[[ Task data open ]]

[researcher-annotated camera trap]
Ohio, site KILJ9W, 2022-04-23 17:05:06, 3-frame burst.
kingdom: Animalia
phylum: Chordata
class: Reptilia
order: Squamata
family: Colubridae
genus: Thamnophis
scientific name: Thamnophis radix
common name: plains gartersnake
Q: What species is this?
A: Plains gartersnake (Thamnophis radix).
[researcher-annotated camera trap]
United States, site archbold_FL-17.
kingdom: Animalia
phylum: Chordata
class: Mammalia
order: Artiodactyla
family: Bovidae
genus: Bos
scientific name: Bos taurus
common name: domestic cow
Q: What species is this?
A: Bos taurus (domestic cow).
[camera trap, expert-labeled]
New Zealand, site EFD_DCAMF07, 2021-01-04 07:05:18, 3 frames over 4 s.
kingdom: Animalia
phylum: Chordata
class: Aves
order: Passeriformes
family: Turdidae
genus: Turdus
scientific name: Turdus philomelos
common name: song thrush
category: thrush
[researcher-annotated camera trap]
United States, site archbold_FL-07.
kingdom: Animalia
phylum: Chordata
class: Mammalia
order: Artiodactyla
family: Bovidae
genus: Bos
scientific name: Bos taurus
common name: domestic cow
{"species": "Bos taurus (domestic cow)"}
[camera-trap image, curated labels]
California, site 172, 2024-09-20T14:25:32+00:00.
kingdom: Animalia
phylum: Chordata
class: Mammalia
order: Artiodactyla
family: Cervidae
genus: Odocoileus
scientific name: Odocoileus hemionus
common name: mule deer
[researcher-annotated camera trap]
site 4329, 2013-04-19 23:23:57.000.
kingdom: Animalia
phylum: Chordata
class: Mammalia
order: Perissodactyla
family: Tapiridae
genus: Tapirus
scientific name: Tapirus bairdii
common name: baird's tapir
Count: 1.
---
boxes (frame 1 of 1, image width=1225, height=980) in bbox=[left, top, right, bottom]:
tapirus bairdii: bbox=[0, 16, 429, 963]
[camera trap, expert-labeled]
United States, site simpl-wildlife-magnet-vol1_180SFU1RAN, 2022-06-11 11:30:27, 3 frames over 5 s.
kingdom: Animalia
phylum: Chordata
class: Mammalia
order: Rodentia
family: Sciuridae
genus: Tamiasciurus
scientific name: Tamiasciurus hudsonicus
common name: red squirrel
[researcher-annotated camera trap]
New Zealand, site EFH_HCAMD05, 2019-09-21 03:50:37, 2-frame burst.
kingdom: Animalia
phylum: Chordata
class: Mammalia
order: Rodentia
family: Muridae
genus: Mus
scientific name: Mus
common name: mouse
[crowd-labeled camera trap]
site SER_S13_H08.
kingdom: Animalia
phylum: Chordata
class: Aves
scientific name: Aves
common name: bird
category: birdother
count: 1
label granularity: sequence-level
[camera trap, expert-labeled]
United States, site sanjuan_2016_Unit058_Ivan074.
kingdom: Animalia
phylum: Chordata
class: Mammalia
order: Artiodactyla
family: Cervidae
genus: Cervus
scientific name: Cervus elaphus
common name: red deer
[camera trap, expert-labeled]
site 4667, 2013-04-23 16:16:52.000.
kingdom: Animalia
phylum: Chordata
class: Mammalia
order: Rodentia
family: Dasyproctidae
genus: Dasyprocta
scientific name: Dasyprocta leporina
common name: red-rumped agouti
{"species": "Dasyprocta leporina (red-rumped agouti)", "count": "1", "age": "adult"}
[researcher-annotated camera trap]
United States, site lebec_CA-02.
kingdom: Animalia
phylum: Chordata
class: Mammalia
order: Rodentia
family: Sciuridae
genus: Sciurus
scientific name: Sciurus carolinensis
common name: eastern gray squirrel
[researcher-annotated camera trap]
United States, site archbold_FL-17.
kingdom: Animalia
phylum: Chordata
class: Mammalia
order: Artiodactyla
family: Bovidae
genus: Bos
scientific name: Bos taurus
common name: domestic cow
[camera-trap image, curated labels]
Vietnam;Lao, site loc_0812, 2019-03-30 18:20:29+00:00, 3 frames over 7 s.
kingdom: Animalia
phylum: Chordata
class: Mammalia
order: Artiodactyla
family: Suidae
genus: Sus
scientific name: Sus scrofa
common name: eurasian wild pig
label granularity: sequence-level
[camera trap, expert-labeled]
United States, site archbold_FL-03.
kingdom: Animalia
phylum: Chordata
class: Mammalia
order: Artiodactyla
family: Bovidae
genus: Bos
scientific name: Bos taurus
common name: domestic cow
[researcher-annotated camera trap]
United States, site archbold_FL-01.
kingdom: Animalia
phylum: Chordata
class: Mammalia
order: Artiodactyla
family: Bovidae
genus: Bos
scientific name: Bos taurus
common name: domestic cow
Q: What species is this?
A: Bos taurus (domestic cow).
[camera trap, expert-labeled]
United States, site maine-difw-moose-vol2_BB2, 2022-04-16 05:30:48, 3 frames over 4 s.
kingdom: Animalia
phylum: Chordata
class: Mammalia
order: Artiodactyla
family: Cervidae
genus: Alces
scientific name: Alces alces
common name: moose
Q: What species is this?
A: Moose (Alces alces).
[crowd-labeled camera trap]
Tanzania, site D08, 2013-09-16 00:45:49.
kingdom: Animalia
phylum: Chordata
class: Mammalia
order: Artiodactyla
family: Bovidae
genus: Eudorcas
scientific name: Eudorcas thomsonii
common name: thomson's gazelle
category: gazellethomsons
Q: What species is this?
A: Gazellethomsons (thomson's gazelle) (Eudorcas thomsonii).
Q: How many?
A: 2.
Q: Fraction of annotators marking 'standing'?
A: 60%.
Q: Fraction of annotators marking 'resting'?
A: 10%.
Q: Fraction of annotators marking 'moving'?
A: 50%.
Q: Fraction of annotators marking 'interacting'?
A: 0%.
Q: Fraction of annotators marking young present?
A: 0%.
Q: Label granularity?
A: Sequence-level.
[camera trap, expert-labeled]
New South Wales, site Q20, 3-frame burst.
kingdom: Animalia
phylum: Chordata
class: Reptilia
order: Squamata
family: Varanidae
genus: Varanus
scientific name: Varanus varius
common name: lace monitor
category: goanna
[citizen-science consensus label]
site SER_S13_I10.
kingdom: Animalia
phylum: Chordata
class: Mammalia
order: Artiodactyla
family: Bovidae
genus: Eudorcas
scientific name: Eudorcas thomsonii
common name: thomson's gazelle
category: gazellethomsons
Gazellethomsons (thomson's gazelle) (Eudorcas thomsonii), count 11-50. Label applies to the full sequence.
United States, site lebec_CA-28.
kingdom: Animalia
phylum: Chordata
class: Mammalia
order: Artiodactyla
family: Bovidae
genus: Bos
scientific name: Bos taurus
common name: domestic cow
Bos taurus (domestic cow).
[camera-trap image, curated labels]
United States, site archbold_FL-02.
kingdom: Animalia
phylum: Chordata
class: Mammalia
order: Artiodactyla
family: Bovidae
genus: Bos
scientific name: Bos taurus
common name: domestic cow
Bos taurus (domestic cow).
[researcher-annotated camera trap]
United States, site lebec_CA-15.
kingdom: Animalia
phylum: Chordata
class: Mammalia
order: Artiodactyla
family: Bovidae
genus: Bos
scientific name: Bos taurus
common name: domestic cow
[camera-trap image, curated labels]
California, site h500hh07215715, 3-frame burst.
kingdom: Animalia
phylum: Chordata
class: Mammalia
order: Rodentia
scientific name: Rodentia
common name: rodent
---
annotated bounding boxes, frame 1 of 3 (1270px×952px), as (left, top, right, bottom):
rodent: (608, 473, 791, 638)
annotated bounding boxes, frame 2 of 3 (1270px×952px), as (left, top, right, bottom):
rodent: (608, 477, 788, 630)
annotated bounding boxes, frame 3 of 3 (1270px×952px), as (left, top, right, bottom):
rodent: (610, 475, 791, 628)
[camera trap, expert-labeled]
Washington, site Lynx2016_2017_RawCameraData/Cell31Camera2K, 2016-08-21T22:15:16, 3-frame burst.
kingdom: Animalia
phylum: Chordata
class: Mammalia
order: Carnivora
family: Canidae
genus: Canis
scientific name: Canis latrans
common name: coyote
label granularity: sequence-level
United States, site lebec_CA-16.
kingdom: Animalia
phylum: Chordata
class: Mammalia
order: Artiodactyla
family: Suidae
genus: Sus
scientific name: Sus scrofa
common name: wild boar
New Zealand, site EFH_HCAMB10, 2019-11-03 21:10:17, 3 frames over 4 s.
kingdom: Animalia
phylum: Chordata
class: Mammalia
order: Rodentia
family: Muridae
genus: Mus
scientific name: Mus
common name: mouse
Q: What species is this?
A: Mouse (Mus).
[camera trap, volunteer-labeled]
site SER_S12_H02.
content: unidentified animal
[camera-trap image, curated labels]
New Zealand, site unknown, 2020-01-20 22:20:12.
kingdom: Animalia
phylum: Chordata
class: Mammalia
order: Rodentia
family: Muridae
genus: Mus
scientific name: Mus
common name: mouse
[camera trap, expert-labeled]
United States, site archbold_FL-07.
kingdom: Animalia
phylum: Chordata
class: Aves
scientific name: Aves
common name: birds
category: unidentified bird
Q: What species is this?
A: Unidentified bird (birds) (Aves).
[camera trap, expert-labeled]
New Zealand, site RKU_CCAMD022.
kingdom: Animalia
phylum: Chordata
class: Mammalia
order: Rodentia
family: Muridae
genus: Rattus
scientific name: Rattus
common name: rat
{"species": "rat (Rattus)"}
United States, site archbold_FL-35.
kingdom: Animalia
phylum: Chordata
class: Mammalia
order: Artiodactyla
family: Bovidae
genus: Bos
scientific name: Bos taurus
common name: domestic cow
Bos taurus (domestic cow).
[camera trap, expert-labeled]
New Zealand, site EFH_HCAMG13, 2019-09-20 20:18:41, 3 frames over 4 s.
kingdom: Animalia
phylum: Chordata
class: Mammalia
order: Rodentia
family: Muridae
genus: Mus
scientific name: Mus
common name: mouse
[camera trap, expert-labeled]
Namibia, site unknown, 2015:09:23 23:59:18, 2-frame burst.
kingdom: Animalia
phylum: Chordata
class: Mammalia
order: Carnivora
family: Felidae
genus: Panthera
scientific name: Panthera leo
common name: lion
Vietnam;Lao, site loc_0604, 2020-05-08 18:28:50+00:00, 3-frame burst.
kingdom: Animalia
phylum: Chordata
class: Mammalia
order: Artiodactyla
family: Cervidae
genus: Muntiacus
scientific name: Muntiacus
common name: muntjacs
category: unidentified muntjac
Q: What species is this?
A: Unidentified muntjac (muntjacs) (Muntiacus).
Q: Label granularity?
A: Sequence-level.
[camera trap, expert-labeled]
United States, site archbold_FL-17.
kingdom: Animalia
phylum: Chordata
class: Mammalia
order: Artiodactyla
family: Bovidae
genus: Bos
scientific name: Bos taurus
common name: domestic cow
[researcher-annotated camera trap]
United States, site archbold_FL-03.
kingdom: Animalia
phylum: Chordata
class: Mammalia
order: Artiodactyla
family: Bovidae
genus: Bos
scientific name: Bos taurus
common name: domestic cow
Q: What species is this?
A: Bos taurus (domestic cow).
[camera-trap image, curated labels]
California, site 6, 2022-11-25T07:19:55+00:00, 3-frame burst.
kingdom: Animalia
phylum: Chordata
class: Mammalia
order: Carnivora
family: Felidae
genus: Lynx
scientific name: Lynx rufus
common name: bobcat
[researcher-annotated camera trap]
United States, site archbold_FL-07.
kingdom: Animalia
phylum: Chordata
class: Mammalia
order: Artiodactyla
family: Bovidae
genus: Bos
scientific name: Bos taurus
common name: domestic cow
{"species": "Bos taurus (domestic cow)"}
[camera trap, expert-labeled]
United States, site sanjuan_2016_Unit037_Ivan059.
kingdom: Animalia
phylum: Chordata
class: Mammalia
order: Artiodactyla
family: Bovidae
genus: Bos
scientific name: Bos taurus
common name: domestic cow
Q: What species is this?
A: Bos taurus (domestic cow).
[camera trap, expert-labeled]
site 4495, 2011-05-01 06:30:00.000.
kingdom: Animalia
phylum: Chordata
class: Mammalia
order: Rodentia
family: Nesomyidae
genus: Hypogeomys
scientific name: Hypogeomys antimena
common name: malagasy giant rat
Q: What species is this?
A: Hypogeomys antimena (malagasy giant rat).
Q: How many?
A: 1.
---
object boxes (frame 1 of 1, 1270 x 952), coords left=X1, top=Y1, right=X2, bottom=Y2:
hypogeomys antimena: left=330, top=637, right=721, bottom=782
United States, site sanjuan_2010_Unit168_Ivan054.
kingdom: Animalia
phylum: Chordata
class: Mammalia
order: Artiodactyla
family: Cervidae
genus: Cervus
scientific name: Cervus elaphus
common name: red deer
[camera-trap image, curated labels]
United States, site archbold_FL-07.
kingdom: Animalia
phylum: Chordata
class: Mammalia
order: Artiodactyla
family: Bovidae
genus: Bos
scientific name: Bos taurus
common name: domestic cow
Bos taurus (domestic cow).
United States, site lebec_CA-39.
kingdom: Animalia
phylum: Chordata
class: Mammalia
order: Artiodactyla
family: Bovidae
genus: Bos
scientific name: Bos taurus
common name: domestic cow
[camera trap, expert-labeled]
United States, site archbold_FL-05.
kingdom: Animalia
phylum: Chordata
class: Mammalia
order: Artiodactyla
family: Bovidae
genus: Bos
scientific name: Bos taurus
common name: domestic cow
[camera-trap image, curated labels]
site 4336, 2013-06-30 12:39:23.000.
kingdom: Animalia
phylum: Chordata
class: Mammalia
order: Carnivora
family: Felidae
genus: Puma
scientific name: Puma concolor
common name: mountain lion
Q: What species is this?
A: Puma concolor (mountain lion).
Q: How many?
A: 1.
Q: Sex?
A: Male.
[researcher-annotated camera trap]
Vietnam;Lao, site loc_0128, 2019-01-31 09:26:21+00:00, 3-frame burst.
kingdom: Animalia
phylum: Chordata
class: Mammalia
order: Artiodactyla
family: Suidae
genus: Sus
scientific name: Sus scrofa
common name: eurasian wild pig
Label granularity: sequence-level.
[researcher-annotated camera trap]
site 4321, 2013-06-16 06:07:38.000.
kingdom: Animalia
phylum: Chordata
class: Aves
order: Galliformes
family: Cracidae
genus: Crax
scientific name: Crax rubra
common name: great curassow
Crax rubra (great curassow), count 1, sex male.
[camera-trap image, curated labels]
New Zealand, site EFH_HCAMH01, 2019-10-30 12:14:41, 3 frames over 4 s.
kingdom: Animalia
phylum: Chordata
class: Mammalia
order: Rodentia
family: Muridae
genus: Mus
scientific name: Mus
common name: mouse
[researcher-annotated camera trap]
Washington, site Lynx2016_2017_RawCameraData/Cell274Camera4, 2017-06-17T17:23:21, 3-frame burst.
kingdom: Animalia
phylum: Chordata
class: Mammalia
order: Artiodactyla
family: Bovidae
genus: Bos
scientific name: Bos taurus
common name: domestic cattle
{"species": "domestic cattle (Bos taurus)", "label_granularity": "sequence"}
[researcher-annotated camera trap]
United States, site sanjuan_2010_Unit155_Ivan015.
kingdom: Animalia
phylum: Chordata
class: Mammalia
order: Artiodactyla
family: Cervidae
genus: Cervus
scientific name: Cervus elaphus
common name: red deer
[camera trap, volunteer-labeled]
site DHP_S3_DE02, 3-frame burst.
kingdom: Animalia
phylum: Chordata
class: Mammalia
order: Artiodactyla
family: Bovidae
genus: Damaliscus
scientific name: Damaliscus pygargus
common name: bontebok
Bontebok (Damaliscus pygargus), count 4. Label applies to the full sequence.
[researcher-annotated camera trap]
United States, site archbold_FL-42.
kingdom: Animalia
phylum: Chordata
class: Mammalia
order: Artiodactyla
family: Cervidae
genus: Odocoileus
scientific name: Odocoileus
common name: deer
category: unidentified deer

[[ Task data closed ]]

**Assignment**
Which lines in the data above hold the word "unknown"? Return each of them.

**Your response**
New Zealand, site unknown, 2020-01-20 22:20:12.
Namibia, site unknown, 2015:09:23 23:59:18, 2-frame burst.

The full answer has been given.